Hari Jumat di Sapporo

#Yuki 3

“Uki kun, ashita yasumi dane. Mosuku e ikuno? (Uki, besok libur ya. Pergi ke masjid ya?)” Tanya Katagiri san, teman saya ketika istirahat makan siang tadi.

“Hai, ashita Sapporo mosuku e kinyoubi no reihai ni ikimasu (Ya, besok saya mau pergi shalat jumat ke masjid Sapporo)” Jawab saya.

Hari-hari berjalan dengan bekerja sekaligus belajar di tanah yang penuh dengan salju ini.

Belum pernah saya membayangkan, berangkat dan pulang kerja ditemani hamparan salju dimana-mana.

Atap rumah, jalan, parkiran sepeda, semua penuh dengan salju. Di beberapa tempat parkiran sepeda, bahkan ada sepeda yang terjebak salju yang telah membeku.

Entah, kapan sepeda itu bisa diambil. Apalagi seperti hari ini, salju turun dari pagi sampai malam. Saat saya pulang kerja pun, hujan salju masih sedemikian lebatnya.

Inilah babak baru dalam kehidupan saya selanjutnya. Boleh jadi, cerita demi cerita akan tergurat di atas tanah yang masa bersaljunya cukup lama dibanding dengan daerah lain di negeri matahari terbit ini.

Salah satunya adalah tentang shalat jumat.

Kalau selama pelatihan di Osaka kemarin, kami hanya bisa melakukan jamaah di tempat pelatihan saja. Karena jarak masjid Osaka cukup jauh. Hampir satu setengah jam perjalanan.

Disini, alhamdulillah, jarak masjid dari asrama rumah sakit cukup dekat. Berjarak 4 stasiun chikatetsu (kereta bawah tanah) atau sekitar 4 km aja.

Total perjalanan kira-kira 30 menit. Dimulai dari asrama, jalan kaki kira-kira 3 menit, lalu masuk ke stasiun chikatetsu Shindo higashi. Beli tiket seharga 250 yen (sekitar 30 ribu), lalu masuk ke chikatetsu.

Tak berselang lama, akhirnya sampai di stasiun “Kita jusan jou higashi”. Turun, lalu jalan kaki kira-kira 10 menit. Dan sampailah di masjid Sapporo.

Berbeda dengan masjid di Kobe yang sejak hampir 100 tahun yang lalu sudah ada kubahnya.

Masjid sapporo tidak tampak seperti masjid kebanyakan yang ada di Indonesia, yang umumnya mempunyai kubah. Masjid ini lebih seperti bangunan berlantai 3 yang dibuat menjadi tempat shalat.

*BAGIAN DATA*.
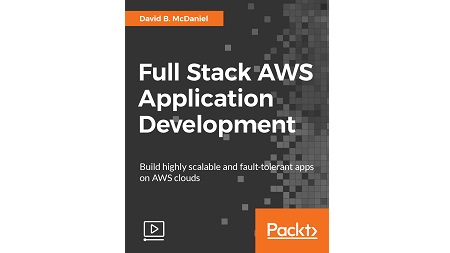 Full Stack AWS Application Development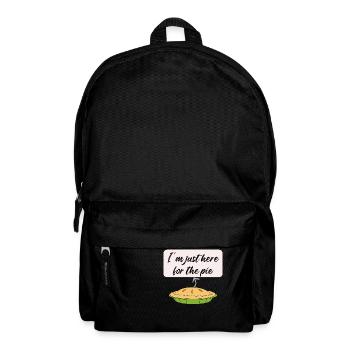 I m Just Here For The Pie - Backpack - black - Front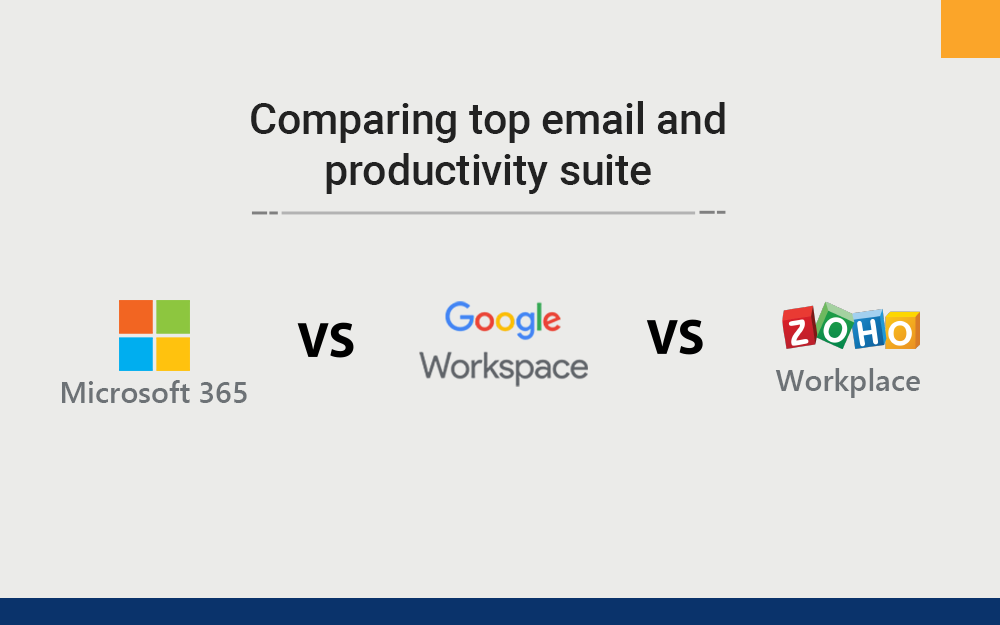 Microsoft 365 Vs Google Workspace Vs Zoho Workplace: top email and productivity suites in 2022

*TUGAS ANDA*.
Tuliskan lanjutan cerita tentang shalat Jumat di Sapporo di atas, dimulai tepat setelah kalimat terakhirnya.

*JAWABAN*.
Perbedaan yang lain, tentu saja ketika musim dingin seperti ini, jalan menuju masjid penuh dengan salju dimana-mana. Hal ini membuat saya merasakan pengalaman yang berbeda dengan ketika masih ada di Indonesia.

Jamaahnya pun beragam. Dua orang pertama yang saya temui minggu lalu adalah dari Malaysia.

“Kami kru Malaysia Airline,” Mas idzam menjawab pertanyaan saya.

“Jadi ini tahun kedua kami bisa liburan di Hokkaido. Pesawat kami di carter rombongan pelancong yang berlibur disini. Sambil nunggu mereka balik, kami juga bisa sekalian liburan,” Lanjutnya.

“Berapa lama mas disini?” Tanya saya selanjutnya.

“Kami 4 hari saja. Insyaallah sabtu langsung balik. Mas Uki berapa lama liburan disini?” Gantian mas idzam yang bertanya.

“Sekitar 3 tahun mas,” Jawab saya.

“Wiiihh, Lama betul mas?!” Tanyanya agak sedikit heran.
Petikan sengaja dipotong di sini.